The topic of rationalization and instrumentality in play is a
particularly interesting topic to me, but only because I shy away from
achievement systems myself. I am also not sure I understand the motivations of
other players when they head straight into the “XLMMO”, the concept Mikael Jacobsson
applies as a gateway to understanding what in the world is going on here in “The Achievement Machine”.
My WoW achievement sheet. Click to evaluate! |
I remember a WoW player who once explained that she found the decision
to change her main to her alt a very hard one to carry out. Not because it had
ramifications for her spot in the raid or similar, but because the alt, the
secondary character, didn’t feel as “real” until they have achievement points, pets, and
mounts. She had been playing WoW before the achievement
system was implemented, and now she was hooked and could barely explain why.
A dev version of Modelviewer being buggy. |
I am nothing like this. When they announced they were going to add achievements
to WoW, the most effort I put into my reaction was perhaps raising an eyebrow.
Did these achievement-points act as a currency? Could you purchase nice stuff with these points? If not - meh!
Nope, you just accumulated them and they were, of course, on display (A small portion of them, however, did earn you stuff - titles, pets and mounts being the most notable, but these are few).
Was this something I needed to work on too? How much of significance would this
strange system have?
Later I earned achievements, but never on purpose, I just
randomly earned them out and about, except for the times I was unfortunate
enough to be grouped with a guild member(s) who were very fond of them, and I
would have to endure strange and elaborate tactics to fulfill an achievement
that to me sounded like a bad joke. Of course to the achievement-player, these
are not just extra challenges, they are more than that!
But I’ve seen the light, I understand better now, in a rational way
(ironically), but not in an experiental way, I don’t know how it feels to be
compelled to do them. But Jacobsson found a way to analyze achievements
through the MMO terminology:
“When we look at achievements as parts of the XLMMO, we see that they are more than just rewards.[…] The gamerscore can be compared to experience points, games become quest lines, and the gamertag is the character name.”
I now understand the WoW player with the mysterious and, to herself even,
inexplicable sense of an unfinished and unreal alt that was to become her main.

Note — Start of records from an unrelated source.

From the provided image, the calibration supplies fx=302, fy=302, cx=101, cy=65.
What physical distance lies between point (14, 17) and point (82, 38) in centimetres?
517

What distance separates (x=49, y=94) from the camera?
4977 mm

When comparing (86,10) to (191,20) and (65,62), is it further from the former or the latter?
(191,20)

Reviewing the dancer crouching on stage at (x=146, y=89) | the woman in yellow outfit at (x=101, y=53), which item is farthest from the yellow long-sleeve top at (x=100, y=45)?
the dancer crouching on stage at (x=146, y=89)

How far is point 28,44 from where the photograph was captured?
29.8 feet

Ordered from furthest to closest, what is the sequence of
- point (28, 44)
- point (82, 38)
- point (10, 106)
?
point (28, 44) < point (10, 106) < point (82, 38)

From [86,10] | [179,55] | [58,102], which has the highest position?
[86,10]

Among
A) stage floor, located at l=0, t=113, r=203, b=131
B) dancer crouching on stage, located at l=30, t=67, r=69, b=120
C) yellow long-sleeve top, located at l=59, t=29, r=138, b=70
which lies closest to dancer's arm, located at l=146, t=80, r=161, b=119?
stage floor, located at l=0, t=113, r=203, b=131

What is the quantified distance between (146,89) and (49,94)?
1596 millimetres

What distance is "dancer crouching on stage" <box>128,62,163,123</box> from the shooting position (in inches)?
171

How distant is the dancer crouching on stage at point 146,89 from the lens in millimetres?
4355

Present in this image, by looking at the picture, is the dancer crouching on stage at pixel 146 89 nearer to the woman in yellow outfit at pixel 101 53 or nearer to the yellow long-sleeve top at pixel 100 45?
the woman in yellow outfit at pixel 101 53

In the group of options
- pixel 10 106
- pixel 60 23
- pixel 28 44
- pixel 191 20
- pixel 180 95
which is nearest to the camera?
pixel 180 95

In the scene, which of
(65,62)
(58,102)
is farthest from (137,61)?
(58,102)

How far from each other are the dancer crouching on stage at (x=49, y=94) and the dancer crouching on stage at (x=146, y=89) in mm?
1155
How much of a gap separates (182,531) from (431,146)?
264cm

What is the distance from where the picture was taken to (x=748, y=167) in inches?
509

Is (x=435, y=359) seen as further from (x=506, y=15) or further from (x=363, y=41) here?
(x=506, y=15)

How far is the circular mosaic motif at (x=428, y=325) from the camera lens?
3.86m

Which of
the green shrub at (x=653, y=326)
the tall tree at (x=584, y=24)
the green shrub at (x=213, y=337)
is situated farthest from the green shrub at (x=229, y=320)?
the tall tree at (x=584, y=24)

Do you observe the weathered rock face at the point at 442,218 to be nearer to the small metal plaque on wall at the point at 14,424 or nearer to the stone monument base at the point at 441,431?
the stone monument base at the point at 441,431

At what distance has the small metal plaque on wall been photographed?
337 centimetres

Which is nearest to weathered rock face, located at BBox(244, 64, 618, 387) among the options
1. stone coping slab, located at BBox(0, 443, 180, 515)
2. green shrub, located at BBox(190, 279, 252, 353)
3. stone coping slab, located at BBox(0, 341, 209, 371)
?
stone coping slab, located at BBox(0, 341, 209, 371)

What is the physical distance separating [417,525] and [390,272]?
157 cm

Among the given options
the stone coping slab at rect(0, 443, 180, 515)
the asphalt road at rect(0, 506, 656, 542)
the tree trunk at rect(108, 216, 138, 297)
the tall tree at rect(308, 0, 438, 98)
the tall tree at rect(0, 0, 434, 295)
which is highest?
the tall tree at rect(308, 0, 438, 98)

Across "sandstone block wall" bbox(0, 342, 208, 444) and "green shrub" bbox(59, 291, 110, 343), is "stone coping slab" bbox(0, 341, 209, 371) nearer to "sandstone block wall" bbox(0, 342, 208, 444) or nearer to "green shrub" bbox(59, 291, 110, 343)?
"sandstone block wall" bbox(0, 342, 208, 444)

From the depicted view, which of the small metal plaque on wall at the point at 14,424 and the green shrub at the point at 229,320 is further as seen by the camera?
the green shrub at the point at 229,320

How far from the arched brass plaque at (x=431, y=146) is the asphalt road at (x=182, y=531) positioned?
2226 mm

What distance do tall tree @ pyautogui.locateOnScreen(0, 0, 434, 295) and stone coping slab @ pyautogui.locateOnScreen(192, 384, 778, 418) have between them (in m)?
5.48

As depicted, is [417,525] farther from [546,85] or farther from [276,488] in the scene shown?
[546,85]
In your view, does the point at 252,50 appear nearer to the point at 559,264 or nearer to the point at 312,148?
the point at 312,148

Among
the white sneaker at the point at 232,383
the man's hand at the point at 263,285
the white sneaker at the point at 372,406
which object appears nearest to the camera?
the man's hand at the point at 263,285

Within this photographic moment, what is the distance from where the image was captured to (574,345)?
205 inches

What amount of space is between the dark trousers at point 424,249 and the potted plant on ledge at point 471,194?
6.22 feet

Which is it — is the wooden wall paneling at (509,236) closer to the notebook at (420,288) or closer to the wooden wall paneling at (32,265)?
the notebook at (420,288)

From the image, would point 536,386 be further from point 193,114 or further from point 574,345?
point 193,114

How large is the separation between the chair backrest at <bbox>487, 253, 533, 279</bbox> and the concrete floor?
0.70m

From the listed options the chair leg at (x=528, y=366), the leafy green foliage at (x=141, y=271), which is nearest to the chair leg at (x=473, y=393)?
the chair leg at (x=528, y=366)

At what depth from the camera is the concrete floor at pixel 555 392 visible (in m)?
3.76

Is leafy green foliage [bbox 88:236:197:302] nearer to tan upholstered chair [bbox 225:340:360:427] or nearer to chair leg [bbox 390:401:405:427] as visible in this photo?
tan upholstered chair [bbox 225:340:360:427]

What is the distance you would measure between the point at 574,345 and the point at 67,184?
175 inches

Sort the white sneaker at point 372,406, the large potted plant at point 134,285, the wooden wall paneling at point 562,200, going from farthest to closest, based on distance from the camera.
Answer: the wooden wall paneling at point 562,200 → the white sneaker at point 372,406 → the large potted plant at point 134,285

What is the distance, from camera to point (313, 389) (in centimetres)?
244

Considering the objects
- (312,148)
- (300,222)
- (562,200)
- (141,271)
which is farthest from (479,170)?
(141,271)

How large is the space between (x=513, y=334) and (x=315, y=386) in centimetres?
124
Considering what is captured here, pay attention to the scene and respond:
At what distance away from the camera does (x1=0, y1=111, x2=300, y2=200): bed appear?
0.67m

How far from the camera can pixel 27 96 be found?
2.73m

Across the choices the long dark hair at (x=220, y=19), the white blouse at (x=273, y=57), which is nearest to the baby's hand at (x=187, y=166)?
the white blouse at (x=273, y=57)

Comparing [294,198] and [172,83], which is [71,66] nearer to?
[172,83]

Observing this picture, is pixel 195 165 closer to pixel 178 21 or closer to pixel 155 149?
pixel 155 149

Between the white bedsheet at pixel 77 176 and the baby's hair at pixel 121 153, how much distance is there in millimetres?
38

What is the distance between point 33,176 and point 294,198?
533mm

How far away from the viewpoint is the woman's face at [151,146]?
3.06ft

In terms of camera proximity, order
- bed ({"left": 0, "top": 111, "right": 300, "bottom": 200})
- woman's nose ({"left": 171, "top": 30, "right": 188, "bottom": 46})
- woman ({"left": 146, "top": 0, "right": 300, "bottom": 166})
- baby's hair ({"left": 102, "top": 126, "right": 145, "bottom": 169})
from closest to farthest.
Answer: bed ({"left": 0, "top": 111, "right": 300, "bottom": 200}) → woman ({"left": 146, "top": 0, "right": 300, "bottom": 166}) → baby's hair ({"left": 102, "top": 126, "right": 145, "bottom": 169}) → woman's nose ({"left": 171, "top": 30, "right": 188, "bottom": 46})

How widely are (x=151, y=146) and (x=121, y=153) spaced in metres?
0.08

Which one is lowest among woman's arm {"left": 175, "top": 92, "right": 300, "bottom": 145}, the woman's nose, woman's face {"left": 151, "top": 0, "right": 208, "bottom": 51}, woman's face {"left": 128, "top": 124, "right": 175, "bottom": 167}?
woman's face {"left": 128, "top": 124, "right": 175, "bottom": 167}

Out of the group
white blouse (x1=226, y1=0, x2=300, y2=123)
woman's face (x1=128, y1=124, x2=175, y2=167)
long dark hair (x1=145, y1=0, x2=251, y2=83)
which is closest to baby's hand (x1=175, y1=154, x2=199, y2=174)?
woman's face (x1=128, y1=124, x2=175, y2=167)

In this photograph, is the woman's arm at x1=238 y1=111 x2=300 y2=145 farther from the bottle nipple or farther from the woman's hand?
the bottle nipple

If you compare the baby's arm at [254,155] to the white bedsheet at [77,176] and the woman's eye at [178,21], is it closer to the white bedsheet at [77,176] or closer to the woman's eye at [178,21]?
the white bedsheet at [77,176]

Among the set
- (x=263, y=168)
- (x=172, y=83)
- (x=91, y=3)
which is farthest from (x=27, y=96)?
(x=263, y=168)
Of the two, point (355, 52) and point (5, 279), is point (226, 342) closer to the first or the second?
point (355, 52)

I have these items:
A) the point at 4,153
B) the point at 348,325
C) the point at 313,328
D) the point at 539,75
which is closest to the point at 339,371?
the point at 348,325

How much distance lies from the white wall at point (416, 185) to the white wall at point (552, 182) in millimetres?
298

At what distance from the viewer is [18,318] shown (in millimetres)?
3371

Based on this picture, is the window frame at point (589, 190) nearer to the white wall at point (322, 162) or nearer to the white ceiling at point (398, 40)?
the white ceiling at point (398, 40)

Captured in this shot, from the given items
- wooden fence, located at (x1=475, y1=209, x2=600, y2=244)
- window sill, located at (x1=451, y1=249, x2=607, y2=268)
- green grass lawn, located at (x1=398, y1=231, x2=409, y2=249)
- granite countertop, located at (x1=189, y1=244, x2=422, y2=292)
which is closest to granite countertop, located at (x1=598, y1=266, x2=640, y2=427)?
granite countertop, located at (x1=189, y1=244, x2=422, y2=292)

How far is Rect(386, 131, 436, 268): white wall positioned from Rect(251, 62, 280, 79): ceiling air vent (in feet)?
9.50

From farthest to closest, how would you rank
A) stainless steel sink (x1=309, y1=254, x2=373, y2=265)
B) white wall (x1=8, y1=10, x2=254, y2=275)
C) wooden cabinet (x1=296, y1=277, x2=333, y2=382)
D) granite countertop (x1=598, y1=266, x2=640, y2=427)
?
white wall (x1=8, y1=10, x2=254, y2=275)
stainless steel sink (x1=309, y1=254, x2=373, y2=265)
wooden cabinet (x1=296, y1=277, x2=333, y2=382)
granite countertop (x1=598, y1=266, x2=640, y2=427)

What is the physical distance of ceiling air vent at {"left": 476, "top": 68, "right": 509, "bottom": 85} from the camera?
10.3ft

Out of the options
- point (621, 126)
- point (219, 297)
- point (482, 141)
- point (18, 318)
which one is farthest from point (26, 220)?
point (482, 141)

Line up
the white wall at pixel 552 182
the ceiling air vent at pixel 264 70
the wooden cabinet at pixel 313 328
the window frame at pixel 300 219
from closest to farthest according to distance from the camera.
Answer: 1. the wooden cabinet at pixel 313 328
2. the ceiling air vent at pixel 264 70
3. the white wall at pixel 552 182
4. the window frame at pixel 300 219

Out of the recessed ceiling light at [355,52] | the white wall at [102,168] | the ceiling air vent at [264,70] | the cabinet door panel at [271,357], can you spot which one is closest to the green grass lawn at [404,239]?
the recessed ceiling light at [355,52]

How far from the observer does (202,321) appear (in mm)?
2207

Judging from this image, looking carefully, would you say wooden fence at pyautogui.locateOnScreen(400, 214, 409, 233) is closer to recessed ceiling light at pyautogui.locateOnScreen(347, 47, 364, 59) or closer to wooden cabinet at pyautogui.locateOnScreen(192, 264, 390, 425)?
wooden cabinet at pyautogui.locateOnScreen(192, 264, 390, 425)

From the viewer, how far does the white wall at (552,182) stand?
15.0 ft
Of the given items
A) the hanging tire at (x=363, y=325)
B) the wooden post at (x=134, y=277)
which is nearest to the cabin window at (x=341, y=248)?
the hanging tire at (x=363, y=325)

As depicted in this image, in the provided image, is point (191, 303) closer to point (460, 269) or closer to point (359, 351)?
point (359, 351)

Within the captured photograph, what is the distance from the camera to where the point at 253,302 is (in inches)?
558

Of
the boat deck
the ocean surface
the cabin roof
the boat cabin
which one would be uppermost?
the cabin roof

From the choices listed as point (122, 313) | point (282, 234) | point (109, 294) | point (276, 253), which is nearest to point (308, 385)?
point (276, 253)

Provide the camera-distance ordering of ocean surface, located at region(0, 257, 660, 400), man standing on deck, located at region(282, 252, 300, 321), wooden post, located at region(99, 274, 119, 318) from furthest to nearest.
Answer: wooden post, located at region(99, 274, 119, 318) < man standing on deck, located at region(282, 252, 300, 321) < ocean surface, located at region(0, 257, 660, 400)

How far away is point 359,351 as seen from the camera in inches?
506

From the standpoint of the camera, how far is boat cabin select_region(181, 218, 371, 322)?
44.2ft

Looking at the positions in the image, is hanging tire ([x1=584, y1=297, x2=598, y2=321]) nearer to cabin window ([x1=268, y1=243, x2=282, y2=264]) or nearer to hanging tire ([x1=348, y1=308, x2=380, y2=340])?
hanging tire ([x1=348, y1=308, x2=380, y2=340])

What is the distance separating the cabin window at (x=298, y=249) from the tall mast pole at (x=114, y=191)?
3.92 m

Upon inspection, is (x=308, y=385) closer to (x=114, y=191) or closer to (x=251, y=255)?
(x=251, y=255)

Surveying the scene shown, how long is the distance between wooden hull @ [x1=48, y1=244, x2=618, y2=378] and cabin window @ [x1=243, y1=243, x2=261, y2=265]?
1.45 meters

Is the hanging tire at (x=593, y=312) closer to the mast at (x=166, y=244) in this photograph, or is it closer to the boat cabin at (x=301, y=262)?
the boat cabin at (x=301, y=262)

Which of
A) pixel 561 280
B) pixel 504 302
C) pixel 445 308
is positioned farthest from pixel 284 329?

In the XLMMO, a character, regardless of whether its actual level is 85,
has not really leveled that much. It needs more leveling, more
experience in this meta system, before it can gain the appropriate status of a “real”
main. And this player's meta system even included collections - both pets and mounts. I am
telling all the non-WoW players, that completing such collections inevitably will
be both very expensive in gold, time and patience.
Jacobsson explains (amongst other things - also my attitude):
“The different strategies and ways of conceptualizing the system shows how players have appropriated the technology and socially reconstructed it to fit their gaming pleasures, while at the same time, many players remain deeply conflicted over these gaming habits and feel trapped in a deterministic system dictating to them what to do.”
Besides Jacobsson and I at first having our confusion
and curiosity in common, I think me and the achievement-WoW-player also have a
lot more in common than we think: one of us has signed out the other signed in,
but both can sometimes feel trapped by a system whose ability to be forceful
traps us both.
As a final note, I find the expression that the character doesn’t feel “real”
to be very interesting. Why the word “real”? It's a big word. What does this mean?
Well, it’s not like the feeling of “realness” doesn’t apply to me, I
find the word “connection” to encompass more of the relationship I have with my
characters/avatars. I tend to connect with my characters very quickly, and
sometimes my sense of competence through the character is what makes it real. I
can get a very tangible sense of a character at the level of 5 to be very real
and with huge potential, despite the fact this character, in both the MMO and
the XLMMO is far far from “experienced”.
Could there perhaps be a relation between embodiment and achievements, at least for some?